The [parable of the Great Banquet] in Luke’s gospel paints a radical and challenging picture of God’s kingdom. It’s a confronting picture for the church. It is certainly not comfortable, predictable, or safe. To be engaged in God’s restaurant is a potentially life changing and life challenging call.
It is God who makes up the guest list. We have no say in who is invited and who isn’t. The seating arrangements and dress requirements have nothing to do with us. Should the master wish to change from sit-down silver service to cafeteria-style buffet, that’s his call. We should be conscious of the ease with which we can become like those who made their excuses, those who had pre-determined what the host could do and could not do, who the host could invite, and what the seating arrangements would be.
Simon’s words reminded me of the way Ginger recounted a conversation in her sermon last Sunday:
Our friends, parents of three of our godchildren, live in an affluent white suburb of Nashville.

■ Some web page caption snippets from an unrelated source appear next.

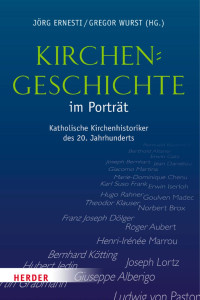 Jörg Ernesti/Gregor Wurst (Hg.) — Kirchengeschichte im Porträt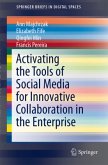 Activating the Tools of Social Media for Innovative Collaboration in the Enterprise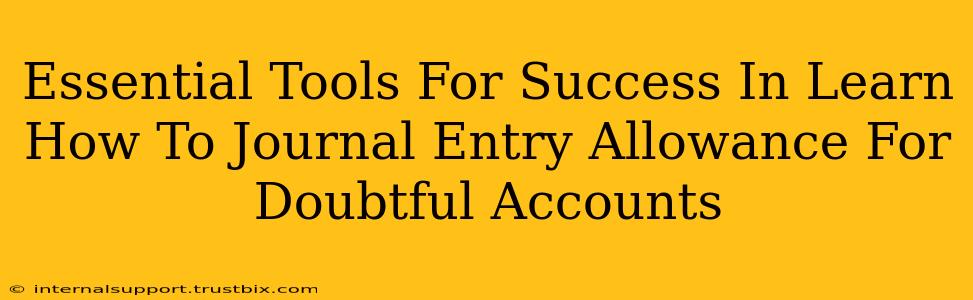 Essential Tools For Success In Learn How To Journal Entry Allowance For Doubtful Accounts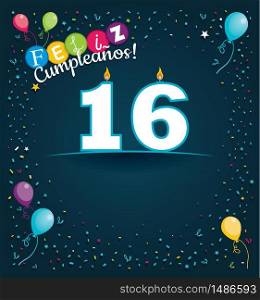 Feliz Cumpleanos 16 - Happy Birthday 16 in Spanish language - Greeting card with white candles in the form of number with background of balloons and confetti of various color on dark blue background. With space to write. Vector image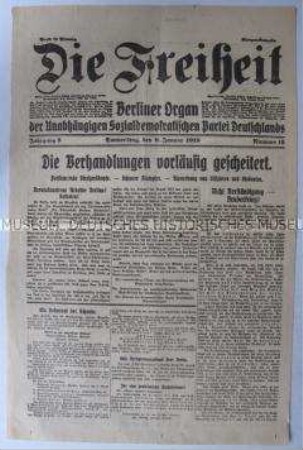 Titelblatt der Tageszeitung der USPD Berlin "Die Freiheit" über die revolutionären Kämpfe in Berlin ("Spartakus-Aufstand")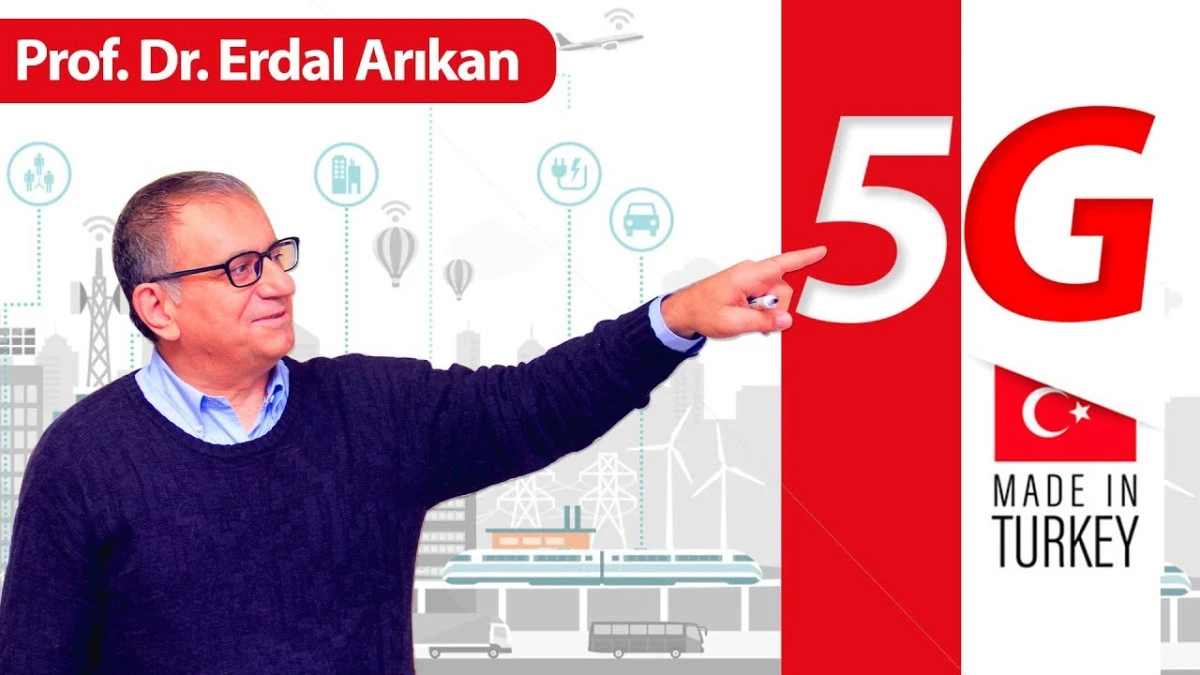 5G&rsquo;NİN KALBİNDE BİR T&Uuml;RK İMZASI: PROF. DR. ERDAL ARIKAN VE KUTUP KODLARI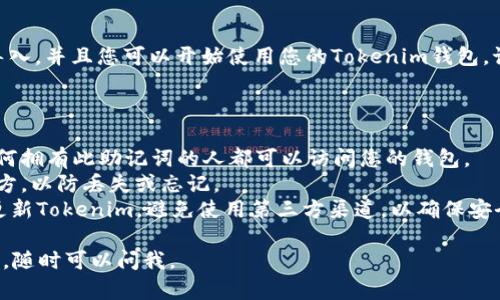 要在Tokenim中导入助记词，您可以按照以下步骤操作。请确保您在进行此操作时保持安全，并且确保在可信的设备上进行。以下是步骤：

### 第一步：打开Tokenim应用

首先，确保您已经安装了Tokenim应用。如果没有，请前往应用商店下载并安装。

### 第二步：选择导入钱包

打开应用后，您通常会看到一个“导入钱包”或“创建新钱包”的选项。根据您的需求，选择“导入钱包”。

### 第三步：输入助记词

在导入钱包的界面，系统会要求您输入助记词。助记词通常由12、15、18、21或24个单词组成。请准确输入这些单词，确保顺序和拼写都是正确的。

### 第四步：设置密码（可选）

在您成功输入助记词后，系统可能会要求您设置一个新的密码。这个密码将用于保护您的钱包，因此请确保设置一个安全且难以猜测的密码。

### 第五步：完成导入

完成以上步骤后，点击“导入”或“确认”按钮。您的钱包将被导入，并且您可以开始使用您的Tokenim钱包。记得在安全的环境中使用您的钱包，避免在公共网络上操作。

### 注意事项

1. **安全性**：确保您的助记词没有泄露给任何人，因为任何拥有此助记词的人都可以访问您的钱包。
2. **备份**：务必备份您的助记词，并将其保存在安全的地方，以防丢失或忘记。
3. **官方渠道**：请始终通过官方网站或官方应用下载和更新Tokenim，避免使用第三方渠道，以确保安全。

希望这些步骤能帮助您顺利导入助记词！如果您有其他问题，随时可以问我。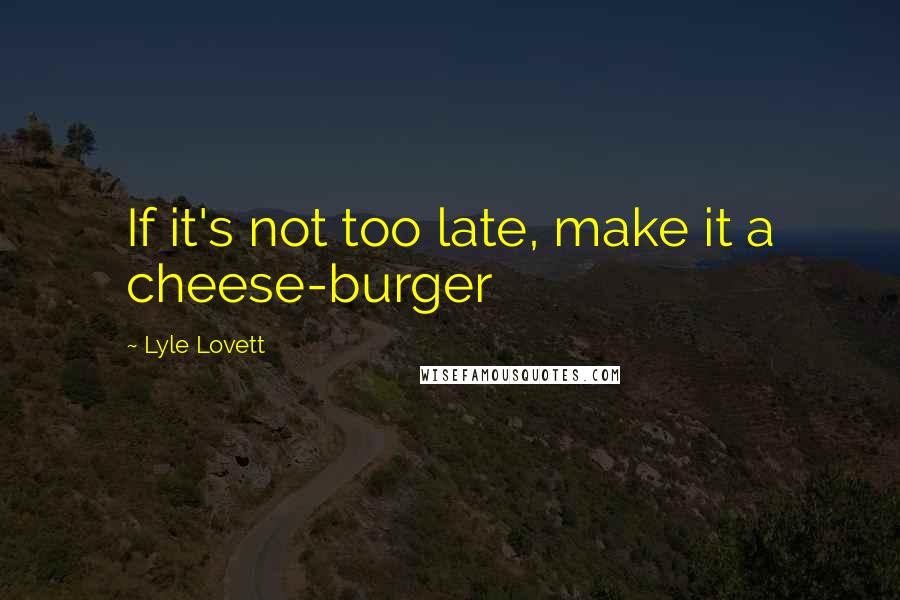 Lyle Lovett Quotes: If it's not too late, make it a cheese-burger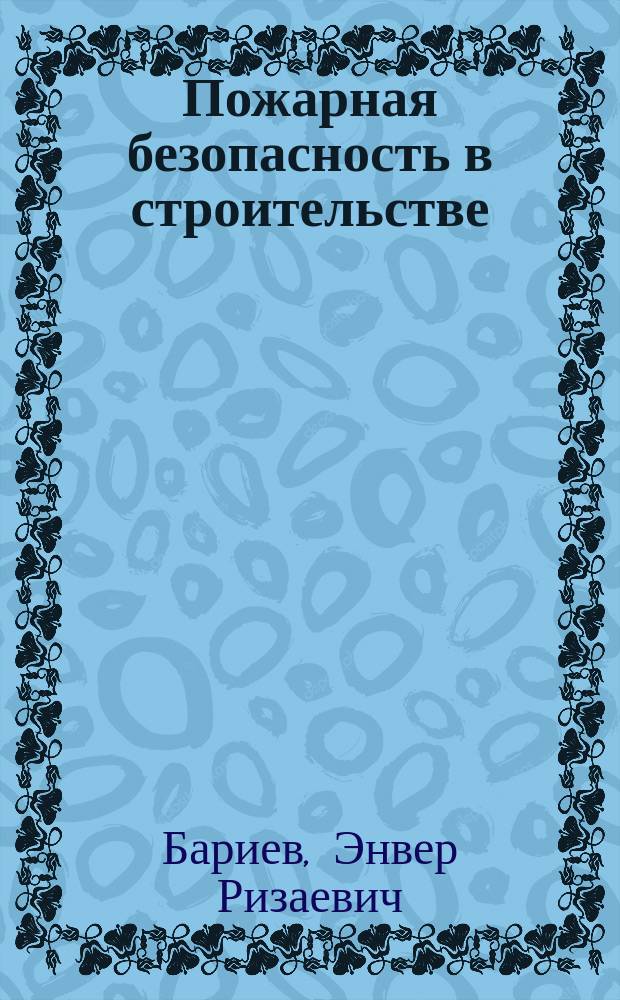 Пожарная безопасность в строительстве : Учеб. для студентов ВУЗов, учащихся техникумов и ПТУ строит. профиля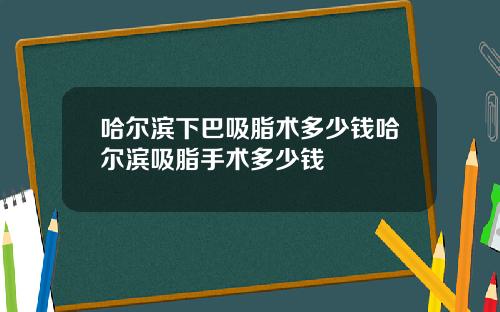 哈尔滨下巴吸脂术多少钱哈尔滨吸脂手术多少钱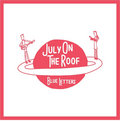 July On The Roof image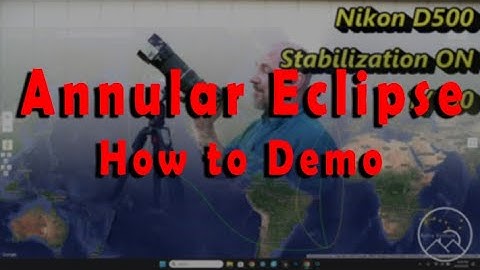 Photographing the Annular Eclipse - Demonstration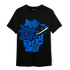 Royal Reimagined 1s T Shirt Match Dope Sneaker - NastyJamz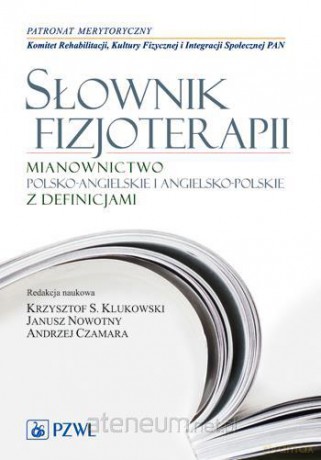 Słownik fizjoterapii [KSIĄŻKA]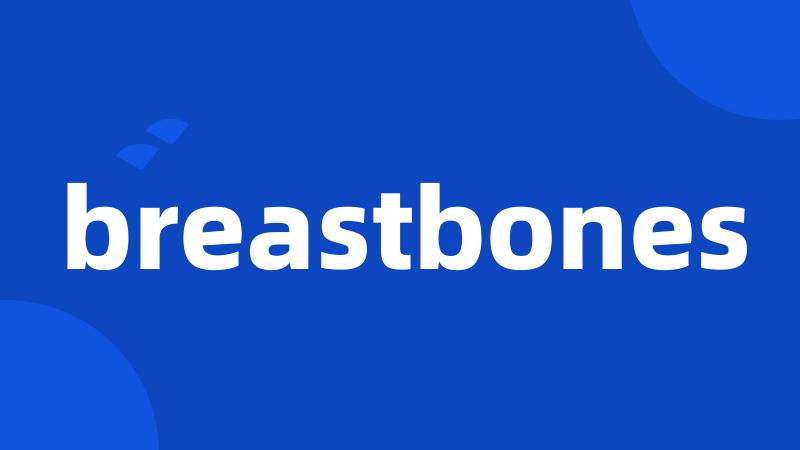 breastbones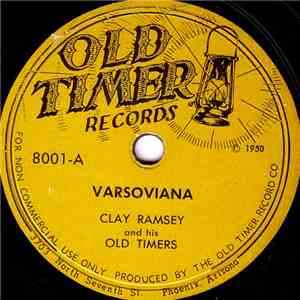 Clay Ramsey And His Old Timers - Varsoviana / Red River Valley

I've spoken of them before and the measures they take to keep their children connected with a broader world outside of their very comfortable white life.
Yesterday we go to see them for a last minute surprise visit and a narrow window for conversation. During our hour together, we struggled with their church dilemma. They are caught because they want to be in their neighborhood church and appreciate the way their soon-to-be teenage daughter is accepted there, and yet what they hear in worship are subtle, fear-based messages about terrorists, homosexuals, abortion clinics, race, and economics. Questions about living out an intentional faith-filled life are not asked.
In the midst of their struggle, their twelve year old inquired, "Are we expecting too much of a church for it to be multiethnic and inclusive?"
On the dust jacket of Sara Miles’ book it says, “A lesbian left-wing journalist who covered revolutions around the world, Miles was not the kind of woman expected to see suddenly praising Jesus.” That sentence says at least as much about the church as it does about Miles and her friends. The painful reality in my goddaughter’s question is many local churches answer that question in the affirmative. We think it is too much to ask because we can’t be comfortable and challenged at the same time. We don’t trust that love casts out fear, even though God tells us that over and over and over again. In the face of that reality, Simon and Sara give me hope that fear will not triumph over faith when it comes to feeding Jesus to the world, one neighborhood at a time.
It’s God’s restaurant. Dinner is served.